• WORK TO DO:
Collect every line of the items below that contains the word "point", copying each one in full.

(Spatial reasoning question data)
▼

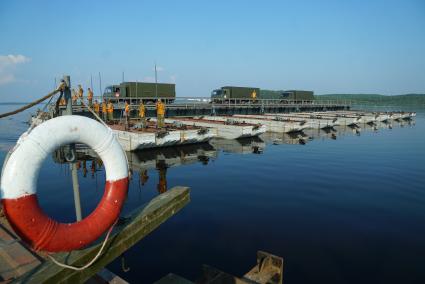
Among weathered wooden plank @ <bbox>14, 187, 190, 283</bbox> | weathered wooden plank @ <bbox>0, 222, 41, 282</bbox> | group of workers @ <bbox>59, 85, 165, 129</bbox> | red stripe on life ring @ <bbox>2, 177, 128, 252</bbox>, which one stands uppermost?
group of workers @ <bbox>59, 85, 165, 129</bbox>

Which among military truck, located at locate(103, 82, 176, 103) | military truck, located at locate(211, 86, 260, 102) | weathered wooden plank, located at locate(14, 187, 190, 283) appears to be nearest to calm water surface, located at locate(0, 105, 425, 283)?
weathered wooden plank, located at locate(14, 187, 190, 283)

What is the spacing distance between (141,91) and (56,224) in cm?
3472

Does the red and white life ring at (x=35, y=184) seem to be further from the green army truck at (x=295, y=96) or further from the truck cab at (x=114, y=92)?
the green army truck at (x=295, y=96)

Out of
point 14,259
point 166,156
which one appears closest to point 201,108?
point 166,156

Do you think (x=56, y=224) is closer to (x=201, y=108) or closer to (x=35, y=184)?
(x=35, y=184)

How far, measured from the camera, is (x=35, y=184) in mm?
3906

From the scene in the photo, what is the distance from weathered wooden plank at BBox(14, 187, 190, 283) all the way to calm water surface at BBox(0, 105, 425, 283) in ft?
5.29

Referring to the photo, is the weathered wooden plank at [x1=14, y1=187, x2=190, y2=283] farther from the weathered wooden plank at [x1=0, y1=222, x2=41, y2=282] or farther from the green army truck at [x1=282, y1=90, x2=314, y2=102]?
the green army truck at [x1=282, y1=90, x2=314, y2=102]

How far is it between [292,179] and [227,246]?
23.0 ft

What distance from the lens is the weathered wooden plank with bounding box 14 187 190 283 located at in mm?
3713

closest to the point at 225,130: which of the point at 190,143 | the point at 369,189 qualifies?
the point at 190,143

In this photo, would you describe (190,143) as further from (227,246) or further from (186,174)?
(227,246)

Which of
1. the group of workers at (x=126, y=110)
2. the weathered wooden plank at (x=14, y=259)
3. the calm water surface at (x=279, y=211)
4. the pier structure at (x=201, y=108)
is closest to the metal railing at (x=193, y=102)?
the pier structure at (x=201, y=108)

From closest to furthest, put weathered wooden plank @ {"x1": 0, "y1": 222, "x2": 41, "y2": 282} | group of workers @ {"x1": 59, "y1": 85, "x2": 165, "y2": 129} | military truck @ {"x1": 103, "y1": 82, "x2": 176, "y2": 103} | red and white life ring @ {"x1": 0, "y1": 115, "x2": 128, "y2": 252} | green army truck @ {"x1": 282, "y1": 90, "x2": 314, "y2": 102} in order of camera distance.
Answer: red and white life ring @ {"x1": 0, "y1": 115, "x2": 128, "y2": 252}
weathered wooden plank @ {"x1": 0, "y1": 222, "x2": 41, "y2": 282}
group of workers @ {"x1": 59, "y1": 85, "x2": 165, "y2": 129}
military truck @ {"x1": 103, "y1": 82, "x2": 176, "y2": 103}
green army truck @ {"x1": 282, "y1": 90, "x2": 314, "y2": 102}
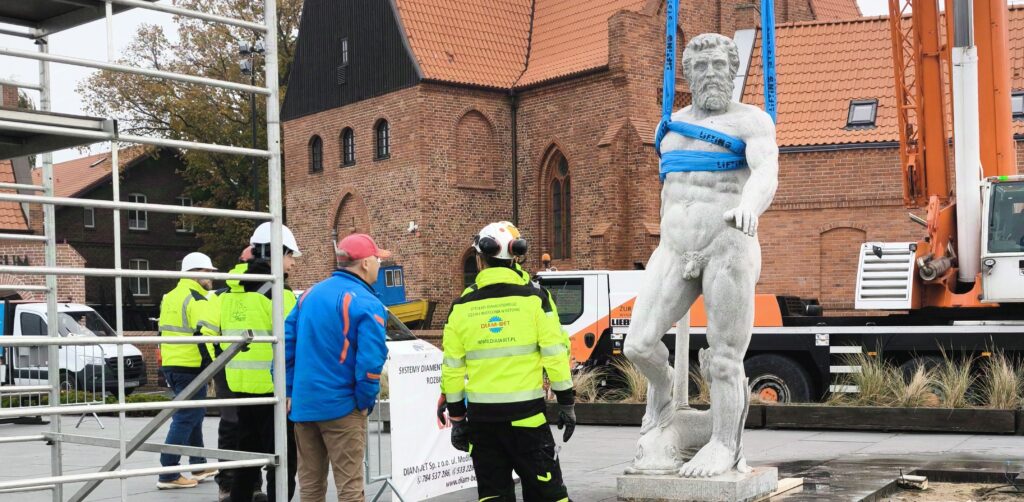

▲

• THE REPLY:
point 14,259
point 166,156
which one appears closest to point 201,108?
point 166,156
closest to the point at 225,130: which of the point at 190,143 | the point at 369,189 qualifies?
the point at 190,143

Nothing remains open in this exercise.